Please copy each line of the records below that includes the word "frames".

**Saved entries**
=-=-=-=-=
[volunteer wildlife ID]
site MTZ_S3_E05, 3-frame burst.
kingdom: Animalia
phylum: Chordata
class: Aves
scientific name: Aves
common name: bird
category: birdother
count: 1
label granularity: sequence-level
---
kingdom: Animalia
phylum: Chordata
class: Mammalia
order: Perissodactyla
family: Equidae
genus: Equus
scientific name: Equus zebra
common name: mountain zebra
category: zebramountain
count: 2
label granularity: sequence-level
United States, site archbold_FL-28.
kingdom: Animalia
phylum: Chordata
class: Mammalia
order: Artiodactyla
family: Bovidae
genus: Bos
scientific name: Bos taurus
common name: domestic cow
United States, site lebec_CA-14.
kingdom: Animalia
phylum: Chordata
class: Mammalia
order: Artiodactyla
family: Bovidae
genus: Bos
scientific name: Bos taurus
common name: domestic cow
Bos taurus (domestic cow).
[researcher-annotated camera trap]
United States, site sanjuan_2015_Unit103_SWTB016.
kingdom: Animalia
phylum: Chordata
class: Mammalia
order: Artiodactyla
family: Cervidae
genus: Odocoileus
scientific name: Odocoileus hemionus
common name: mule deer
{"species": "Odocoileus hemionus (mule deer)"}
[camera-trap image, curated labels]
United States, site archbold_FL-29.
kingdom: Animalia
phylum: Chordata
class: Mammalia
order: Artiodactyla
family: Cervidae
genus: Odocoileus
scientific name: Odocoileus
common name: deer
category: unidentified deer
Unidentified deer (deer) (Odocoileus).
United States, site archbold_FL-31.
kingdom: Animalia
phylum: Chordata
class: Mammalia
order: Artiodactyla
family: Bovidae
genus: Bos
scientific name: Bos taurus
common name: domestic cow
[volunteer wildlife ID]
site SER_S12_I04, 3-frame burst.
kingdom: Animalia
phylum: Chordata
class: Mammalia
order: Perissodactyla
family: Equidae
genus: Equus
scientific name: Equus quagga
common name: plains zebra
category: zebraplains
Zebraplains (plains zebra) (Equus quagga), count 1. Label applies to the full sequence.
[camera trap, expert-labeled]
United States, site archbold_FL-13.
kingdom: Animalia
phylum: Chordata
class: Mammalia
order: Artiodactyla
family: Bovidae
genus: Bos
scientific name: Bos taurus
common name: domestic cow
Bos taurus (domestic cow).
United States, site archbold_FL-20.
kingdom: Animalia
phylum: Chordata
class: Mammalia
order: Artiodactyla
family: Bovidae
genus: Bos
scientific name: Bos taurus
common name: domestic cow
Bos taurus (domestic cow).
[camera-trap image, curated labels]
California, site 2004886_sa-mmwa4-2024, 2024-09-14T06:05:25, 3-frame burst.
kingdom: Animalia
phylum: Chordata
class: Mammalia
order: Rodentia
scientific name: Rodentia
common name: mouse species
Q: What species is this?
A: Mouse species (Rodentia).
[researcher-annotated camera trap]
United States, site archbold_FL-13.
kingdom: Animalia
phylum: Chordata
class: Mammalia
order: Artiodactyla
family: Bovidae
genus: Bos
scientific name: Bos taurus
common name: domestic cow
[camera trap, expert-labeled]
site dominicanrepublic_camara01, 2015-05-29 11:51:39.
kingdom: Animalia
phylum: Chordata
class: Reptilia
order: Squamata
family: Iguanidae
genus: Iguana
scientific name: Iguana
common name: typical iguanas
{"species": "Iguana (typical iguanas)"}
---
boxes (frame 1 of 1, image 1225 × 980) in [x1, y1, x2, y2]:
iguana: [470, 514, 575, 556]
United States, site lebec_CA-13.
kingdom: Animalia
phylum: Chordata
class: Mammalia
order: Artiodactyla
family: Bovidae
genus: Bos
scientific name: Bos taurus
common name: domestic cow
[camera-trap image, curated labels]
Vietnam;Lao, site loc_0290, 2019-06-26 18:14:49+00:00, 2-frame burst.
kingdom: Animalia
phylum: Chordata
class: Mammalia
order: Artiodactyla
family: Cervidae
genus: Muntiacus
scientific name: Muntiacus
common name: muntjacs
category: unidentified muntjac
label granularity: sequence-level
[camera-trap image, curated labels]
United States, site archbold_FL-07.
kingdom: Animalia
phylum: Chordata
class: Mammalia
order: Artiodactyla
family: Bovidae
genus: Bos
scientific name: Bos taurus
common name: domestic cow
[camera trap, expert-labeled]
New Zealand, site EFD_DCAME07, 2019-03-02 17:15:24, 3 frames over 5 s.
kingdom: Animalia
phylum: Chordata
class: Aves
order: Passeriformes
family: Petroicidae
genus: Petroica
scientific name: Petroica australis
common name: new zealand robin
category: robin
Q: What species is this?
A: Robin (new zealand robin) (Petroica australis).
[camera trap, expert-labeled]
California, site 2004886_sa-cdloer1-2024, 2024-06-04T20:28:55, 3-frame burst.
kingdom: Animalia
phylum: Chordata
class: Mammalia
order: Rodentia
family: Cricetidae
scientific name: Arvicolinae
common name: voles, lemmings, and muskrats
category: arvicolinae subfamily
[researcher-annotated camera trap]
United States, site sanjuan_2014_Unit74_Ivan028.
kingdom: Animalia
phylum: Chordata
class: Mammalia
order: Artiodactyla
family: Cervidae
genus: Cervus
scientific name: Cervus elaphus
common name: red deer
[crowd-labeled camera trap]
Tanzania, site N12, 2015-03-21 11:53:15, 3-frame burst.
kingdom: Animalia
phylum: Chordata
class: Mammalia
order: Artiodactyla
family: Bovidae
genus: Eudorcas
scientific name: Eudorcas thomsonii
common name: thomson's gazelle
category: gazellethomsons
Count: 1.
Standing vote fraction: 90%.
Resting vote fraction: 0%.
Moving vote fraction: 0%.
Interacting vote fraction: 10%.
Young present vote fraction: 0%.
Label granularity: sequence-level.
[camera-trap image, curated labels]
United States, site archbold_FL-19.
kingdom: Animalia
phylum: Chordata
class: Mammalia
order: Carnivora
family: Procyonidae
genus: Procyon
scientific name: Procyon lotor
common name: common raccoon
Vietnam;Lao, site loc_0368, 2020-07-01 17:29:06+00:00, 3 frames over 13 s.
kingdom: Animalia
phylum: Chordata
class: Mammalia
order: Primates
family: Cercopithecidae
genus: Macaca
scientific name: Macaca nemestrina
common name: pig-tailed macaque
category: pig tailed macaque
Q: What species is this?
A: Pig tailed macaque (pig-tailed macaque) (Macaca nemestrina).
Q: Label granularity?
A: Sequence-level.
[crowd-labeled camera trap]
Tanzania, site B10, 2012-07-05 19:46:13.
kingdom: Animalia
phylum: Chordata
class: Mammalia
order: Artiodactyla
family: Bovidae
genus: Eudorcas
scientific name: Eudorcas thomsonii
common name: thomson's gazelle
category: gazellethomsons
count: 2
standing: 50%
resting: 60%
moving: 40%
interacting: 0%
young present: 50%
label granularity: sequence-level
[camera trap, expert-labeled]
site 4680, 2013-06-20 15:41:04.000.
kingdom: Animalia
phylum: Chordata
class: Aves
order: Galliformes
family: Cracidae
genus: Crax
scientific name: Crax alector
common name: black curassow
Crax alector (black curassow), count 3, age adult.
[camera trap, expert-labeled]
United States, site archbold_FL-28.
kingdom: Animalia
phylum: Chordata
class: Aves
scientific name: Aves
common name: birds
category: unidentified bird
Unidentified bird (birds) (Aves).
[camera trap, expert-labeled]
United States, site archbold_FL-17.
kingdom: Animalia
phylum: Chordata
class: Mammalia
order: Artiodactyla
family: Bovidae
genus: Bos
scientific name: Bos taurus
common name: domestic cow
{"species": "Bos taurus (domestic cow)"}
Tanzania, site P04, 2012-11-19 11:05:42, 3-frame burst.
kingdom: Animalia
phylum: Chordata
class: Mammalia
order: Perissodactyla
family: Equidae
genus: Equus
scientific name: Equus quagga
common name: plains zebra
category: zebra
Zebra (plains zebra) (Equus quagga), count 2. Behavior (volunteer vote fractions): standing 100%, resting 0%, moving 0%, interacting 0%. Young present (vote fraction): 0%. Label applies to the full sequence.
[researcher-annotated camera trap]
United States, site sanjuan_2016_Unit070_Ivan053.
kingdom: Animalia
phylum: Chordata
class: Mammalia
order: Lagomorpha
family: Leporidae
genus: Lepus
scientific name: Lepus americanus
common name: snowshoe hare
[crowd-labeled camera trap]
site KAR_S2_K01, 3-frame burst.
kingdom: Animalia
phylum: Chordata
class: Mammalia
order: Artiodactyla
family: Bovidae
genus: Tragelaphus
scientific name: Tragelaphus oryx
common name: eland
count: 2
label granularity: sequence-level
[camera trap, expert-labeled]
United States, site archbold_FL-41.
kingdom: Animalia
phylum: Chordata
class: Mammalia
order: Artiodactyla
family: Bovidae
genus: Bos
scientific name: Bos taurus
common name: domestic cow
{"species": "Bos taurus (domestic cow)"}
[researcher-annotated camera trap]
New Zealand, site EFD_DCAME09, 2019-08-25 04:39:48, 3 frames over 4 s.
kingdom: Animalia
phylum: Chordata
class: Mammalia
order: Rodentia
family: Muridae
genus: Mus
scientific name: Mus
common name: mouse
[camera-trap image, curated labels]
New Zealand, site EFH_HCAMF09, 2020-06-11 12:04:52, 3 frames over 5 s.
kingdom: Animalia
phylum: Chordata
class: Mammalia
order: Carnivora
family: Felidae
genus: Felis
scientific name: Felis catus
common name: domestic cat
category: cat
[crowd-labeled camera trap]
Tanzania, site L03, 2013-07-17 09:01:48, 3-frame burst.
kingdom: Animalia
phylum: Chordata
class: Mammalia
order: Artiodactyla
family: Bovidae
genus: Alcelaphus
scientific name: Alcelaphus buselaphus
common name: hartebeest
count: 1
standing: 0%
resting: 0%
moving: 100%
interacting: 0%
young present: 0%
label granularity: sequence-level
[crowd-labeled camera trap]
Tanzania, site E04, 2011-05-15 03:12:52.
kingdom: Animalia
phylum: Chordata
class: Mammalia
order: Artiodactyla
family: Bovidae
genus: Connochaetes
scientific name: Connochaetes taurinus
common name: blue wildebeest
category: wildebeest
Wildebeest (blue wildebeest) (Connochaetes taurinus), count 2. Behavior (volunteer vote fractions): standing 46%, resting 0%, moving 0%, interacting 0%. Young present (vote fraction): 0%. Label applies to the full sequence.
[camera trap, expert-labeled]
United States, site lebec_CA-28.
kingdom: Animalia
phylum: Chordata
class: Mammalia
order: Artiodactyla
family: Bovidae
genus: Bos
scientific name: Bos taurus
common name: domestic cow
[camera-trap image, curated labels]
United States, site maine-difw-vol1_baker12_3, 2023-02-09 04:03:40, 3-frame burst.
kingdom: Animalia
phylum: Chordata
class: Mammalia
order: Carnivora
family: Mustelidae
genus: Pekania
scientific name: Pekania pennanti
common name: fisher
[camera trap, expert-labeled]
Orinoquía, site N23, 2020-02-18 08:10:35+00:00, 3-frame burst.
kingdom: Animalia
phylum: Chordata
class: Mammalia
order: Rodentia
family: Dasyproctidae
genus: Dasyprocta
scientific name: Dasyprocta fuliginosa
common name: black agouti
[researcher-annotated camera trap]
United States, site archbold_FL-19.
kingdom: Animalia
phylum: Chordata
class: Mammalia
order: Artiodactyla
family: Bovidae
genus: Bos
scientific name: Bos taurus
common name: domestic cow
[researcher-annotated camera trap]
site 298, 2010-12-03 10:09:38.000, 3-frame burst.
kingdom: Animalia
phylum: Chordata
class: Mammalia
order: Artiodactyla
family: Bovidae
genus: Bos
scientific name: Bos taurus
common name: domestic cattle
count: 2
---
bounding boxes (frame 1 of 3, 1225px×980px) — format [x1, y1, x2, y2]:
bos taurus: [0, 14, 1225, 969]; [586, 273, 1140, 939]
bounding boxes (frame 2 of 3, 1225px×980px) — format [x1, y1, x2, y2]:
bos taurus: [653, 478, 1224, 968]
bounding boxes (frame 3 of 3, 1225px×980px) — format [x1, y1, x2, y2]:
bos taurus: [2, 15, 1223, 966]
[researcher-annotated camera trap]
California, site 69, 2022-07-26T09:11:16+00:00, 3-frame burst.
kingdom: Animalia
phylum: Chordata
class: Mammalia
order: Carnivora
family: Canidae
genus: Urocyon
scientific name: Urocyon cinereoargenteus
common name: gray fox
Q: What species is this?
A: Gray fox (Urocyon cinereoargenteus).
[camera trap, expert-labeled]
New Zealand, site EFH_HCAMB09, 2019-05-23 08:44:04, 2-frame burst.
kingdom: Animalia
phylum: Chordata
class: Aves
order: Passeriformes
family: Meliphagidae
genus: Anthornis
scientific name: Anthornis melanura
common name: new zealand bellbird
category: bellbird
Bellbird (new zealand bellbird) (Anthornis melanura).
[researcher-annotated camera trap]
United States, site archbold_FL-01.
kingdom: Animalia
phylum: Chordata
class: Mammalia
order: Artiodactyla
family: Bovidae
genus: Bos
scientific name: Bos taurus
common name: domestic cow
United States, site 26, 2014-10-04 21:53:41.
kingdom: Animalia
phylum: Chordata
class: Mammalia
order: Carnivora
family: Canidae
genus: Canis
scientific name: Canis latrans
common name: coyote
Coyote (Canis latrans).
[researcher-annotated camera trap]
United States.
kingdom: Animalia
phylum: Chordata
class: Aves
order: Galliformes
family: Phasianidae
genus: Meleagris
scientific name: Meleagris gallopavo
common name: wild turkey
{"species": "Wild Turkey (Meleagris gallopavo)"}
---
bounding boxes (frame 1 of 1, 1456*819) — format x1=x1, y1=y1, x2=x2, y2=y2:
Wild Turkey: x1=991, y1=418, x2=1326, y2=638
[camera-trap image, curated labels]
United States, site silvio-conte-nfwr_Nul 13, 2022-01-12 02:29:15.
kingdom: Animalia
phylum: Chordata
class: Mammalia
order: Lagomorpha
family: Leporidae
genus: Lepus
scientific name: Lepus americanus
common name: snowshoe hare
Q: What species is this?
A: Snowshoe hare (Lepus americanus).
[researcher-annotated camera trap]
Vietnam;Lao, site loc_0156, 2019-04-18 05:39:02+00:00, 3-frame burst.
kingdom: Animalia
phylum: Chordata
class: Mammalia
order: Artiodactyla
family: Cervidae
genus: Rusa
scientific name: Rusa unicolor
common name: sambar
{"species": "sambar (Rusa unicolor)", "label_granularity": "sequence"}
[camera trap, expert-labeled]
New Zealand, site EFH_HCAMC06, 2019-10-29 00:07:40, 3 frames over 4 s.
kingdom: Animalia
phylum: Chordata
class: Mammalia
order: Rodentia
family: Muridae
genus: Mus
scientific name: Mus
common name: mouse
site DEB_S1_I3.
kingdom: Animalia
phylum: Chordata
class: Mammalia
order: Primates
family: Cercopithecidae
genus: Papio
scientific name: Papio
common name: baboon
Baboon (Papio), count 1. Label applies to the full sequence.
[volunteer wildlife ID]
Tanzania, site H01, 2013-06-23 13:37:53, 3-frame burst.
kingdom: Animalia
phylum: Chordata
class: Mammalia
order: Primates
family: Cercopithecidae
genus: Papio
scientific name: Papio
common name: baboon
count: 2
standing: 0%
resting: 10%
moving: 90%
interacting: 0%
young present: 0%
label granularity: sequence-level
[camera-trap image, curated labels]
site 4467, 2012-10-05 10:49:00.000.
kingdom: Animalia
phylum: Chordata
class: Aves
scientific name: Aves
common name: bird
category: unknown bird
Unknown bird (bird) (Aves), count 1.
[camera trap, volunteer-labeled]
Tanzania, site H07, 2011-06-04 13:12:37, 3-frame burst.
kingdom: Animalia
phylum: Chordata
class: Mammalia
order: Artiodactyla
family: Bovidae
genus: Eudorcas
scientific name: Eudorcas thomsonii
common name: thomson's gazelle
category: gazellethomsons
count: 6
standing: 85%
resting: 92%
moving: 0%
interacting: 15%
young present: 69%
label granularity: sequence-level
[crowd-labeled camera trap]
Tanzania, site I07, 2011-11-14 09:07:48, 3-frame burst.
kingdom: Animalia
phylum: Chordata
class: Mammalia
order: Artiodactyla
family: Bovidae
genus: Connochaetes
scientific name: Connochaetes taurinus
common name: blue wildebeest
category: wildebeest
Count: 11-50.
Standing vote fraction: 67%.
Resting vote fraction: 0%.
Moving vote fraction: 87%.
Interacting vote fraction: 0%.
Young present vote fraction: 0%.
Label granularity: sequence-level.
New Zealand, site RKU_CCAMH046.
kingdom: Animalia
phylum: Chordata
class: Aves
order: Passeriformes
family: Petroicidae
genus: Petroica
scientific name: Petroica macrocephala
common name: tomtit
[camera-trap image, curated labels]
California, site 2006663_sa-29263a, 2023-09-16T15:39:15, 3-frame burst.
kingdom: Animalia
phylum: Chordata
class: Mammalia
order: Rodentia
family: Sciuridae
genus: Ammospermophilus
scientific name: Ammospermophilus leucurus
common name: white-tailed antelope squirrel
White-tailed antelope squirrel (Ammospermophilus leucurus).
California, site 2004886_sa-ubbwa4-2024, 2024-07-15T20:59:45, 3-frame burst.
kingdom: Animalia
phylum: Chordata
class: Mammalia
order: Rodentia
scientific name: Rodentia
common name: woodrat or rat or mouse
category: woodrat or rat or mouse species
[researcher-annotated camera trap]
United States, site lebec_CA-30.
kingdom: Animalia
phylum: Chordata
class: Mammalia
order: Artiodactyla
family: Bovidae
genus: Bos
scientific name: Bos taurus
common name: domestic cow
=-=-=-=-=
**Written solution**
New Zealand, site EFD_DCAME07, 2019-03-02 17:15:24, 3 frames over 5 s.
Vietnam;Lao, site loc_0368, 2020-07-01 17:29:06+00:00, 3 frames over 13 s.
New Zealand, site EFD_DCAME09, 2019-08-25 04:39:48, 3 frames over 4 s.
New Zealand, site EFH_HCAMF09, 2020-06-11 12:04:52, 3 frames over 5 s.
New Zealand, site EFH_HCAMC06, 2019-10-29 00:07:40, 3 frames over 4 s.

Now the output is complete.